* [Prompt]: Pick out every line of the listing below that contains the word "left" and copy each one.

* [Dataset records]:
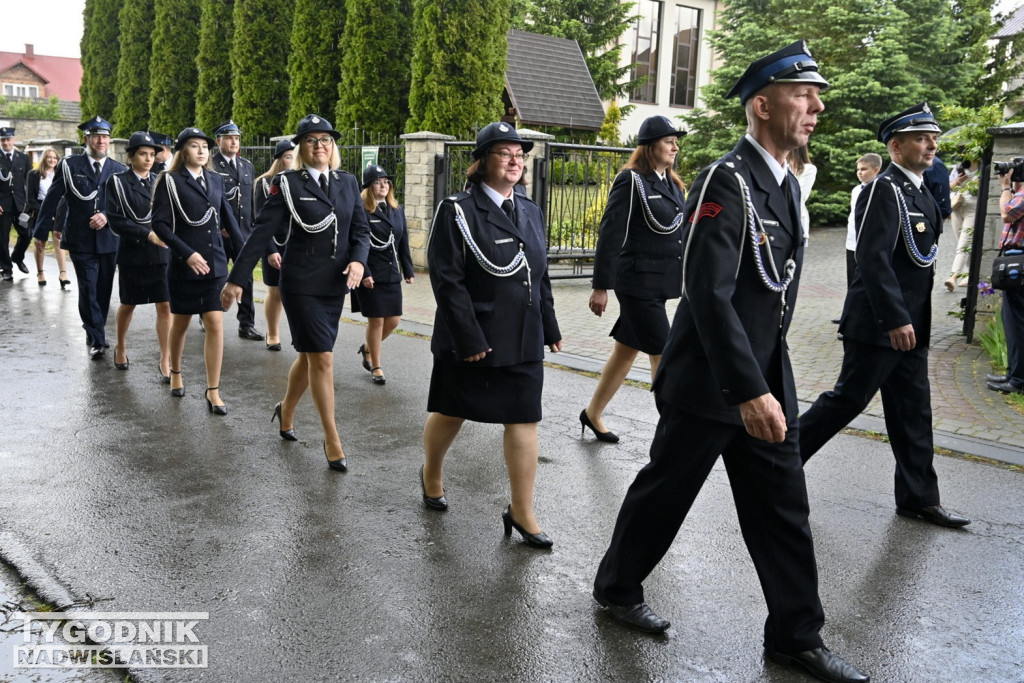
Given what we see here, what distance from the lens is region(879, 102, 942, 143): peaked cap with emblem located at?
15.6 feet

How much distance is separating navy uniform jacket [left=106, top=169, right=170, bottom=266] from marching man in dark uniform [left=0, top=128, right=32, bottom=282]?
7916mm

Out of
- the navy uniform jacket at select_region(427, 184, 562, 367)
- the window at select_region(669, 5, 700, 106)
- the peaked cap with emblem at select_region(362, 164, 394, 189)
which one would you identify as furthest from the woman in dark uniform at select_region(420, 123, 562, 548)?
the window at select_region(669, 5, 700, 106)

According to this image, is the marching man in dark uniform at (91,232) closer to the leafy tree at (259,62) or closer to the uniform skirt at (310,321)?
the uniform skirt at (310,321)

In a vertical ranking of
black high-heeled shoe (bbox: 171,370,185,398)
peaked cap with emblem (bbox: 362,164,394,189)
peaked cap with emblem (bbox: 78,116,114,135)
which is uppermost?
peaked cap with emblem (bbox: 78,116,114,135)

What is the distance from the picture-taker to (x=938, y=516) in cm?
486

--

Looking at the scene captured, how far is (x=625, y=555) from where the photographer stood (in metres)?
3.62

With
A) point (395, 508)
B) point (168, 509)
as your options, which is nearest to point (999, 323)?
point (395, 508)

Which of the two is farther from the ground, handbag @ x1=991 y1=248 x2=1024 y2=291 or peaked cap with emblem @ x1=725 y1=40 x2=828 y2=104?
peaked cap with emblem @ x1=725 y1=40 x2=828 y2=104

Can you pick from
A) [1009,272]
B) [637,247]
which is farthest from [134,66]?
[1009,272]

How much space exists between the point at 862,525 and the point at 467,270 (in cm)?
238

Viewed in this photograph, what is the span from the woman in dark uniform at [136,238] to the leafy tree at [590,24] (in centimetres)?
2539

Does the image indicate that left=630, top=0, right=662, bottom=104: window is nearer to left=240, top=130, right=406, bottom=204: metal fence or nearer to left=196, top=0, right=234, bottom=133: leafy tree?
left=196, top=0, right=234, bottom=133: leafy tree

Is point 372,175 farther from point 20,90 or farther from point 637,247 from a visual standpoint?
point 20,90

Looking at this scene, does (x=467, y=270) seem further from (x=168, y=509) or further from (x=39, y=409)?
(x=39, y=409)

* [Output]:
How much distance is separating navy uniform jacket [left=106, top=169, right=170, bottom=266] from marching man in dark uniform [left=0, top=128, right=32, bottom=282]?
Does the image indicate that left=630, top=0, right=662, bottom=104: window is nearer to left=240, top=130, right=406, bottom=204: metal fence or nearer to left=196, top=0, right=234, bottom=133: leafy tree?
left=196, top=0, right=234, bottom=133: leafy tree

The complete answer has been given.